Producer and service-provider co-ops can be both far better and far worse. At their absolute nadir, such co-ops can become simple vehicles for exploitation of nonmember workers. The taxi co-ops in many U.S. cities are a good (actually horrifying) example. Many have evolved to the point where the owner-drivers have become pure owners (and no longer drive), mercilessly exploiting non-owner drivers who often make less than minimum wage.

At best, producer and service-provider co-ops can and do operate along directly democratic, self-managed lines, and serve as models demonstrating that such an operating structure is viable. The rub is that such co-ops exist within the capitalist economy and are subject to the same relentless pressures as any other business.

One such problem is the pressure to expand (“Expand or die,” to quote a capitalist proverb). When co-ops do expand, they often hire nonmember workers, and this inevitably sets up a two-tier structure within their work force. Even when pay remains the same for members and nonmembers, nonmembers are normally the first ones fired when an individual co-op’s business worsens or the overall economy slumps. It’s also pertinent that nonmember workers are just as powerless over their jobs as unorganized workers in any other business.

As well, almost all co-ops above a certain small size adopt a traditional management structure. Some draw managers from their work forces and compensate management less lavishly than in typical corporations, but the fact remains that their workers are managed.

Another pressure on co-ops is that of keeping costs to the minimum, in order to keep their prices competitive. This pushes co-ops to buy from the cheapest sources possible, which often involves buying from suppliers who exploit labor and/or have dodgy environmental policies.

But within these limitations, co-ops can do good work. The example co-op advocates typically cite is the Mondragon Corporation, by far the largest and most successful co-op federation, which consists of 289 cooperatives worldwide with revenues last year of over $14 billion Euros (equivalent to about $19 billion).

Within Mondragon co-ops, top management earns only 3 to 9 times the wages of the lowest paid workers, and members own the co-ops. On the down side, not all workers are owners, competitive pressures to keep costs down are a constant, and there is still the traditional capitalist division between workers and management (even though managers are drawn from the work force in many co-ops and managers receive relatively modest compensation).

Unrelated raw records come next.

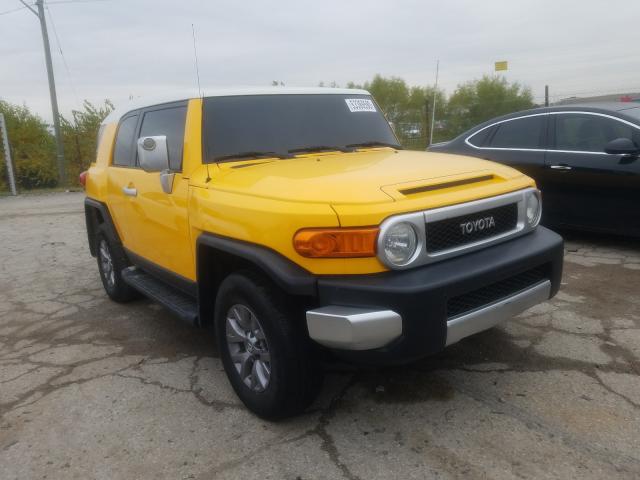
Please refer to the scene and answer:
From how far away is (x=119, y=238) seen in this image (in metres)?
4.91

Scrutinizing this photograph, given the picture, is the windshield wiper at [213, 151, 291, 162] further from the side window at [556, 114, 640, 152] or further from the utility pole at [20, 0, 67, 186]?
the utility pole at [20, 0, 67, 186]

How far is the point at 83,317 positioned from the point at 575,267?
4.67m

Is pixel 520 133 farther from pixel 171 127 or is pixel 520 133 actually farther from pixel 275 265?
pixel 275 265

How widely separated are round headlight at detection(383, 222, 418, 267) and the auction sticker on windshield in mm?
1910

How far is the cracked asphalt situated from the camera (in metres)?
2.58

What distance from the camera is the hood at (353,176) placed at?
103 inches

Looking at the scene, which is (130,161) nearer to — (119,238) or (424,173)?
(119,238)

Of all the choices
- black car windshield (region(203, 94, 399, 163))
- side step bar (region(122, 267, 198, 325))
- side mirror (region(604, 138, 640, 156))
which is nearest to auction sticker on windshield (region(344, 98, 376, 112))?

In other words, the co-op movement is reformist, not revolutionary. It will not and, by its very nature, cannot lead to fundamental change.

One very relevant piece of evidence that this is so is the origin of the Mondragon co-ops: they began in the 1950s in the Basque region of Spain, with the permission of Spain’s government, headed by mass-murdering fascist Francisco Franco. The Franco dictatorship ruthlessly suppressed all forms of dissent, and anything else it deemed even remotely threatening. And it allowed the Mondragon co-ops; it didn’t see them as a threat.

This is not to say that co-ops are useless. Far from it. Within their limits, they can bring significant benefits to their members. But they’re reformist, not revolutionary.

Even if it succeeded globally, the best the co-op movement could deliver would be “capitalism with a human face.”